The rookie had to be extracted from his car by the medical team and was stretchered to the medical center, with the FIA reporting that he was conscious. After checks at the medical center, he was released and tweeted that he was OK.
I’m ok, all clear. Halo saved me today. Thanks everyone for your kind messages! pic.twitter.com/OylxoJC4M0
— 周冠宇 | Zhou Guanyu 🇨🇳 (@ZhouGuanyu24) July 3, 2022
The race was suspended, and Gasly was able to limp back to pit lane less his front wing. Russell, however, stopped on track and sprinted to the scene of Zhou’s crashed car to check on his rival, but in the process he was deemed a non-finisher and wasn’t able to take the restart.

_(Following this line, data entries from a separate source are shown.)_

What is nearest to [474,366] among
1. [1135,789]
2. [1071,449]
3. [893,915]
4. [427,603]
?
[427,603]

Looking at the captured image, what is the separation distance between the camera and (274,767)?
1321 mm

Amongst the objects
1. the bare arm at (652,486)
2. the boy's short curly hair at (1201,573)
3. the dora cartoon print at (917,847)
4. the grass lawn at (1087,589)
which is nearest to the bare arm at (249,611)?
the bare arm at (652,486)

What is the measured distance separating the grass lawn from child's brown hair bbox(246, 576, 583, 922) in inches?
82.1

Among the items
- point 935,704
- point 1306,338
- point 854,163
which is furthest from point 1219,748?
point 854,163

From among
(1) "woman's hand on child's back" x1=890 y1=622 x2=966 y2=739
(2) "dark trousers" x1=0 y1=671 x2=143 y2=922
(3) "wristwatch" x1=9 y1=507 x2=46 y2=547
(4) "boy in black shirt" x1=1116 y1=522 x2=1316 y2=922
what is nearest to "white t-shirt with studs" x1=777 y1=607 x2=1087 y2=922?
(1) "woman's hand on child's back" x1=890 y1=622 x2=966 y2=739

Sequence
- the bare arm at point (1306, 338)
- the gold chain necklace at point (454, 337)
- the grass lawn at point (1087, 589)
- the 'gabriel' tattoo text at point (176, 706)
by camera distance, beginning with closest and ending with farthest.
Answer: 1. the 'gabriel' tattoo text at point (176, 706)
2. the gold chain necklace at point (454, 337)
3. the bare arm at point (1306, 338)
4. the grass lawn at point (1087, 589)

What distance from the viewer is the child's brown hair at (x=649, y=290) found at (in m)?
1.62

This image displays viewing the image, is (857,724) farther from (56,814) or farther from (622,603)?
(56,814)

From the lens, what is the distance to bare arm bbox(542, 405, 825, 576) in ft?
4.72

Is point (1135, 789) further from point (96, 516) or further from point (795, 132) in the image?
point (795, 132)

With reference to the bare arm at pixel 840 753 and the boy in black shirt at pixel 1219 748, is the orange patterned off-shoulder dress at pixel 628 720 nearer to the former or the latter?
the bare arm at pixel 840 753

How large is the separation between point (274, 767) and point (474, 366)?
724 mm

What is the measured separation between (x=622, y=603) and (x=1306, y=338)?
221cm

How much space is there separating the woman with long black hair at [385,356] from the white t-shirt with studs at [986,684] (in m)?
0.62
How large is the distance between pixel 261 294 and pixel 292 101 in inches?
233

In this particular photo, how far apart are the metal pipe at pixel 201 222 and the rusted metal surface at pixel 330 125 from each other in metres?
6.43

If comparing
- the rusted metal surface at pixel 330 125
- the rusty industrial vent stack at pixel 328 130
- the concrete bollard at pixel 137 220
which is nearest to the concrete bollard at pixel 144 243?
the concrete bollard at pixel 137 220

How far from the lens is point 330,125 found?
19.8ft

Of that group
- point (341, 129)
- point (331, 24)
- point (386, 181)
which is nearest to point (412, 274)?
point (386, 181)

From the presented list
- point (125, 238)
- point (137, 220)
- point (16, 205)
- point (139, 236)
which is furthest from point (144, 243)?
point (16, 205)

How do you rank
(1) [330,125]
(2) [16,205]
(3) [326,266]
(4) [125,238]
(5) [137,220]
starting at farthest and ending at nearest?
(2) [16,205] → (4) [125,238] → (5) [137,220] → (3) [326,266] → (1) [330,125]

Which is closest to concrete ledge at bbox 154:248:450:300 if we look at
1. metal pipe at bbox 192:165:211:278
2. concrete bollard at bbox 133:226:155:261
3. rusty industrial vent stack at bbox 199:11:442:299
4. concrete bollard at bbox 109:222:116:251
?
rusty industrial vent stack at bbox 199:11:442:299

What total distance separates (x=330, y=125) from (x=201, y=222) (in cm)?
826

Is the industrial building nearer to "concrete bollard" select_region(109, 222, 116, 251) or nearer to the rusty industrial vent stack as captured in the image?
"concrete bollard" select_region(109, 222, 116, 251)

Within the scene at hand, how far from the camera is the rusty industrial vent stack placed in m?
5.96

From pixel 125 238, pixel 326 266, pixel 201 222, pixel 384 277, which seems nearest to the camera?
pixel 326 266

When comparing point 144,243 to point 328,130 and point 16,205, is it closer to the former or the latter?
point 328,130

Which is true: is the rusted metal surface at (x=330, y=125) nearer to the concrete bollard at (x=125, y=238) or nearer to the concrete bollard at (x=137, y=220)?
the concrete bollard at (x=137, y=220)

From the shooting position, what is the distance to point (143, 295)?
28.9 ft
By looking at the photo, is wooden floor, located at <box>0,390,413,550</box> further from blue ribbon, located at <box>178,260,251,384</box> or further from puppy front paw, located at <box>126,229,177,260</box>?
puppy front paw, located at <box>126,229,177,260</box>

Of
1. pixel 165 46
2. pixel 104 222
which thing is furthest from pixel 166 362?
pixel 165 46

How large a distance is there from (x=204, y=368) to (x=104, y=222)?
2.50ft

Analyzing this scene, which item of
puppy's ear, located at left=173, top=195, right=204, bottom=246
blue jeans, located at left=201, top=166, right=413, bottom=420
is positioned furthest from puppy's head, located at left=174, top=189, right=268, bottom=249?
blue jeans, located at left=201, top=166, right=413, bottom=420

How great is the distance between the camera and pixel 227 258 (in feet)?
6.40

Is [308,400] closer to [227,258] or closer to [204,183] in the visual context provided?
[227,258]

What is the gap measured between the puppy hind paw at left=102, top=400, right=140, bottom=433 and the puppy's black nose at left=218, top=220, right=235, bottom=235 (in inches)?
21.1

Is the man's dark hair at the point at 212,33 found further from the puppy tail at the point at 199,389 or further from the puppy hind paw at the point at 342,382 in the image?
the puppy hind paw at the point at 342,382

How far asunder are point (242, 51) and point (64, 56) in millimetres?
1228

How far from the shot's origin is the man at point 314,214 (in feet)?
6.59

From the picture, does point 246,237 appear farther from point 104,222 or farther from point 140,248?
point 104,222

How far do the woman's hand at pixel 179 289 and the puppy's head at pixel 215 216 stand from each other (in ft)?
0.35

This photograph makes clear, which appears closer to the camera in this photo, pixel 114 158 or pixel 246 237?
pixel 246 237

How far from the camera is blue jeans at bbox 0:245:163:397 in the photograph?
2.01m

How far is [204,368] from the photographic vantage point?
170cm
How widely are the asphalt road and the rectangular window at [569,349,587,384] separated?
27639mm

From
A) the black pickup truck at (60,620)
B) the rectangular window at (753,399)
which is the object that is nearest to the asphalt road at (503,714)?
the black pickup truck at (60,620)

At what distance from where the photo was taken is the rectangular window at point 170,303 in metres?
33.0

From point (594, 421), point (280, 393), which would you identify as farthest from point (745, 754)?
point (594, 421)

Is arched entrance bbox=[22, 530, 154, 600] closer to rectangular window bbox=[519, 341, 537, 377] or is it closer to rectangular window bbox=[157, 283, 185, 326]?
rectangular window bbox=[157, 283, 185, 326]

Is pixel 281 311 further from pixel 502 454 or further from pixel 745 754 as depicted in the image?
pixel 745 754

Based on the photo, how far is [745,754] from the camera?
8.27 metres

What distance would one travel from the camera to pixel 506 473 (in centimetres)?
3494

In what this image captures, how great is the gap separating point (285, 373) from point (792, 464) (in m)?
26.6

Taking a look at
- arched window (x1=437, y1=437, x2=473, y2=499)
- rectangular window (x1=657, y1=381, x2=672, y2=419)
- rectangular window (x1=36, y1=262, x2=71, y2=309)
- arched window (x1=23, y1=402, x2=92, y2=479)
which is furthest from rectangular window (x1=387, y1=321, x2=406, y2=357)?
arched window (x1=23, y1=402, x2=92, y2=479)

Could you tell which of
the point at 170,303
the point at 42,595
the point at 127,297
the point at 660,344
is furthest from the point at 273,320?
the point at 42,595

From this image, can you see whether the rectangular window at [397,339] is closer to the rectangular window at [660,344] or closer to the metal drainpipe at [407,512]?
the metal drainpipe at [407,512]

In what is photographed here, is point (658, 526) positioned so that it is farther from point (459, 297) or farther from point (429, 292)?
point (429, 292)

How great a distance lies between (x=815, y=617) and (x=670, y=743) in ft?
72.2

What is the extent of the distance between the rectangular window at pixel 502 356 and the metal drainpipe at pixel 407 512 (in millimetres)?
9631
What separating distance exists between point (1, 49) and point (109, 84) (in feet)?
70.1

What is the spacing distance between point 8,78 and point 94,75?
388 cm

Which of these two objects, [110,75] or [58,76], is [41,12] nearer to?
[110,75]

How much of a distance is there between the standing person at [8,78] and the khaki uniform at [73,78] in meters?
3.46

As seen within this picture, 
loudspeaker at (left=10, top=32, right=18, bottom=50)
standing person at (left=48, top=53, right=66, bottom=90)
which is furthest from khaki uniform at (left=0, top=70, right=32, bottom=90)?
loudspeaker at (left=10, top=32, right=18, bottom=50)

In a related accident Sebastian Vettel rear-ended Alex Albon — who was slowing in response to the crash after of him — pitching the Williams driver into the concrete pit wall.
Albon rebounded spinning across the track and made contact with Esteban Ocon, giving the Frenchman a right-front puncture, and then heavier contact with Yuki Tsunoda, breaking his nosecone.
Albon stopped on track and had to visit the medical center due to the force of his crash, and he was helicoptered to hospital afterwards for precautionary checks. Ocon and Tsunoda were able to limp back to pit lane for repairs.
The series of crashes were deemed racing incidents by the stewards during the red-flag suspension.
In a potentially calamitous further turn of events, protesters broke into the circuit along the Wellington straight on the first lap shortly before the field arrived at racing speed. Fortunately the red flag slowed the cars before reaching the track invaders, who were subsequently detained by local police.